Prompt: Rewrite these lines with "hooded sweatshirt" switched to "hoodie" everywhere it appears and nothing else changed. Leave the pictures out.

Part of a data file
[Begin]
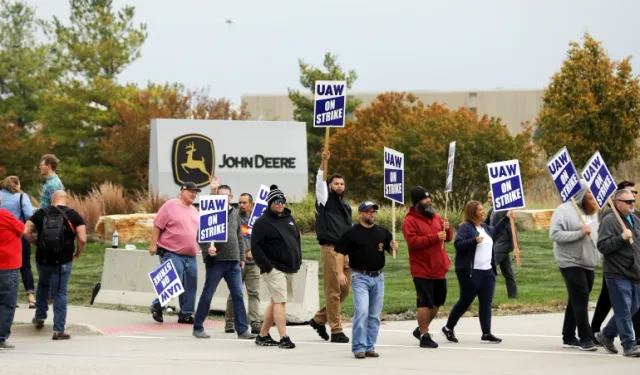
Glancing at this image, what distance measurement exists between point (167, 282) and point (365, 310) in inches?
148

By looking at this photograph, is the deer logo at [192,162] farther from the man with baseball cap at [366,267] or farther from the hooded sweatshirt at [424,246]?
the man with baseball cap at [366,267]

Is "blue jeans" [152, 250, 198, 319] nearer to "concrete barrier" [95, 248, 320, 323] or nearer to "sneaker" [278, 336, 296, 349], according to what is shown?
"concrete barrier" [95, 248, 320, 323]

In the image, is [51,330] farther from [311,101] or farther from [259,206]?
[311,101]

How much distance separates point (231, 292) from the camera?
50.6ft

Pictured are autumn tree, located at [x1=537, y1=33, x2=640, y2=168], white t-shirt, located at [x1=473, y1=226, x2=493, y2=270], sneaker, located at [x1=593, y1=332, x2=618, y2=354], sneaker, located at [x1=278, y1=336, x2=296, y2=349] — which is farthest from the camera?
autumn tree, located at [x1=537, y1=33, x2=640, y2=168]

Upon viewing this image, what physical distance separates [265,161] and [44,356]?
75.0 ft

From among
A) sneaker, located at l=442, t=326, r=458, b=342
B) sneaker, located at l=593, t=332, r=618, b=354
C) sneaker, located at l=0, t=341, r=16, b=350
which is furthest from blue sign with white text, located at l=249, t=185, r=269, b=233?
sneaker, located at l=593, t=332, r=618, b=354

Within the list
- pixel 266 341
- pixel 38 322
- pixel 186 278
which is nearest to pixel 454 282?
pixel 186 278

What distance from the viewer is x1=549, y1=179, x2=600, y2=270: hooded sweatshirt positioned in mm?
13297

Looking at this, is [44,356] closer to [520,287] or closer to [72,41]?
[520,287]

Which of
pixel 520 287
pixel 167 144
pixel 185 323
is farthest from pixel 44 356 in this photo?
pixel 167 144

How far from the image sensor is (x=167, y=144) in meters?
34.4

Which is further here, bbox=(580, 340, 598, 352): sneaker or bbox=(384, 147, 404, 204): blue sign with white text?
bbox=(384, 147, 404, 204): blue sign with white text

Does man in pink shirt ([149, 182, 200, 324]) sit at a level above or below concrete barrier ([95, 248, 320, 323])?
above
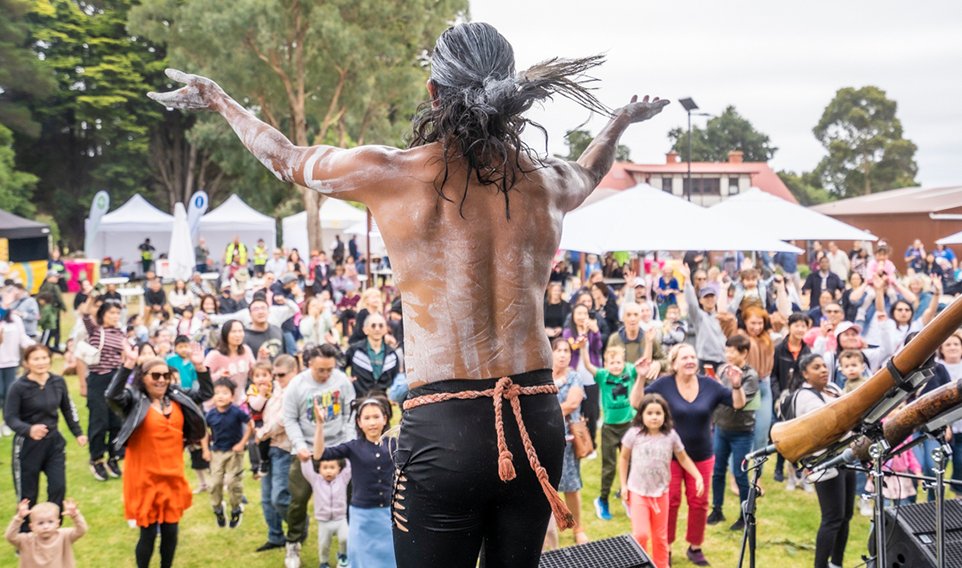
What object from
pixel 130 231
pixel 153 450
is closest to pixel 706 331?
pixel 153 450

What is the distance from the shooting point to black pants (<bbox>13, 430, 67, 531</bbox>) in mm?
5691

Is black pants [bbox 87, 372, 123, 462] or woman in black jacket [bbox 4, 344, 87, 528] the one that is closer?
woman in black jacket [bbox 4, 344, 87, 528]

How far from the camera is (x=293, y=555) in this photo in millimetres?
5520

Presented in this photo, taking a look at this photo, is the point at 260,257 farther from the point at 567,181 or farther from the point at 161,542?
the point at 567,181

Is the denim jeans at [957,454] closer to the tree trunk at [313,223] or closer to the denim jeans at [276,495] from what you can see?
the denim jeans at [276,495]

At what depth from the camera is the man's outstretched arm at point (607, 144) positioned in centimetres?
201

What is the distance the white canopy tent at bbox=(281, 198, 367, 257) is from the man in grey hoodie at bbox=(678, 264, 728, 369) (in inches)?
781

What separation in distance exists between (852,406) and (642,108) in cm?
110

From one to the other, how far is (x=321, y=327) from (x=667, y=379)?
496 centimetres

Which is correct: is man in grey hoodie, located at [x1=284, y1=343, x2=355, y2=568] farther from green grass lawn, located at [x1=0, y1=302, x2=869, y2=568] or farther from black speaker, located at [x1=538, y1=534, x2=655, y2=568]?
black speaker, located at [x1=538, y1=534, x2=655, y2=568]

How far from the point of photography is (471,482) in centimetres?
159

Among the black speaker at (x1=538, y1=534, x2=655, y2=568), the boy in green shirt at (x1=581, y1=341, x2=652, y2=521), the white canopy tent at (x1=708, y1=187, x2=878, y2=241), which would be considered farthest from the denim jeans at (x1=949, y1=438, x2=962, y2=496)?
the white canopy tent at (x1=708, y1=187, x2=878, y2=241)

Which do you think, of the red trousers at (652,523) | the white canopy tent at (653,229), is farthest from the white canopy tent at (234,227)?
the red trousers at (652,523)

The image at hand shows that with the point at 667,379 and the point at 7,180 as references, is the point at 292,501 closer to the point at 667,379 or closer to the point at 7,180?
the point at 667,379
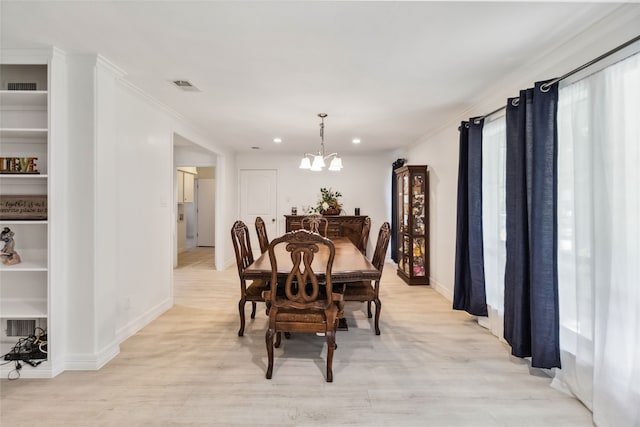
[End]
Final result:
Glancing at this image, what distance measurement exists between point (167, 282) and point (365, 310) in inches?
148

By looking at this photograph, is the deer logo at [192,162] farther from the man with baseball cap at [366,267] or farther from the hoodie at [424,246]?
the man with baseball cap at [366,267]

Is "blue jeans" [152, 250, 198, 319] nearer to "concrete barrier" [95, 248, 320, 323] or nearer to "sneaker" [278, 336, 296, 349], according to what is shown?
"concrete barrier" [95, 248, 320, 323]

In the image, is [51,330] farther from [311,101] or farther from [259,206]?
[311,101]

How much distance separates point (231, 292) from the camera?
50.6ft

Pictured are autumn tree, located at [x1=537, y1=33, x2=640, y2=168], white t-shirt, located at [x1=473, y1=226, x2=493, y2=270], sneaker, located at [x1=593, y1=332, x2=618, y2=354], sneaker, located at [x1=278, y1=336, x2=296, y2=349] — which is farthest from the camera?
autumn tree, located at [x1=537, y1=33, x2=640, y2=168]

Upon viewing this image, what physical distance separates [265,161] and [44,356]?
75.0 ft

From among
A) sneaker, located at l=442, t=326, r=458, b=342
B) sneaker, located at l=593, t=332, r=618, b=354
C) sneaker, located at l=0, t=341, r=16, b=350
which is furthest from blue sign with white text, located at l=249, t=185, r=269, b=233?
sneaker, located at l=593, t=332, r=618, b=354

Within the list
- pixel 266 341
- pixel 38 322
- pixel 186 278
which is nearest to pixel 454 282?
pixel 186 278

What distance from the viewer is x1=549, y1=179, x2=600, y2=270: hoodie positioned in mm?
13297

Looking at this, is [44,356] closer to [520,287] or closer to [72,41]?
[520,287]

Which of
pixel 520 287
pixel 167 144
pixel 185 323
is farthest from pixel 44 356 in this photo?
pixel 167 144

How far from the image sensor is (x=167, y=144) in meters?
34.4

Which is further here, bbox=(580, 340, 598, 352): sneaker or bbox=(384, 147, 404, 204): blue sign with white text?
bbox=(384, 147, 404, 204): blue sign with white text

Does man in pink shirt ([149, 182, 200, 324]) sit at a level above or below concrete barrier ([95, 248, 320, 323])?
above
What object from
pixel 130 231
pixel 153 450
is closest to pixel 706 331?
pixel 153 450

What is the distance from the shooting point to black pants (<bbox>13, 430, 67, 531</bbox>) in mm?
5691

Is black pants [bbox 87, 372, 123, 462] or woman in black jacket [bbox 4, 344, 87, 528] the one that is closer?
woman in black jacket [bbox 4, 344, 87, 528]

How far from the camera is (x=293, y=555) in this photo in millimetres?
5520

Presented in this photo, taking a look at this photo, is the point at 260,257 farther from the point at 567,181 or farther from the point at 161,542?
the point at 567,181

Is the denim jeans at [957,454] closer to the tree trunk at [313,223] or closer to the denim jeans at [276,495] from what you can see?
the denim jeans at [276,495]

At what depth from the camera is the man's outstretched arm at point (607, 144) positioned in centimetres?
201

What is the distance the white canopy tent at bbox=(281, 198, 367, 257) is from the man in grey hoodie at bbox=(678, 264, 728, 369) (in inches)?
781

What separation in distance exists between (852,406) and (642,108) in cm?
110

From one to the other, how far is (x=321, y=327) from (x=667, y=379)?
496 centimetres

Which is correct: is man in grey hoodie, located at [x1=284, y1=343, x2=355, y2=568] farther from green grass lawn, located at [x1=0, y1=302, x2=869, y2=568] or farther from black speaker, located at [x1=538, y1=534, x2=655, y2=568]?
black speaker, located at [x1=538, y1=534, x2=655, y2=568]

How far from the point of photography is (471,482) in centimetres?
159

Among the black speaker at (x1=538, y1=534, x2=655, y2=568), the boy in green shirt at (x1=581, y1=341, x2=652, y2=521), the white canopy tent at (x1=708, y1=187, x2=878, y2=241), which would be considered farthest from the denim jeans at (x1=949, y1=438, x2=962, y2=496)?
the white canopy tent at (x1=708, y1=187, x2=878, y2=241)

Which do you think, of the red trousers at (652,523) | the white canopy tent at (653,229), is farthest from the white canopy tent at (234,227)?
the red trousers at (652,523)

The image at hand shows that with the point at 667,379 and the point at 7,180 as references, is the point at 292,501 closer to the point at 667,379 or closer to the point at 7,180?
the point at 667,379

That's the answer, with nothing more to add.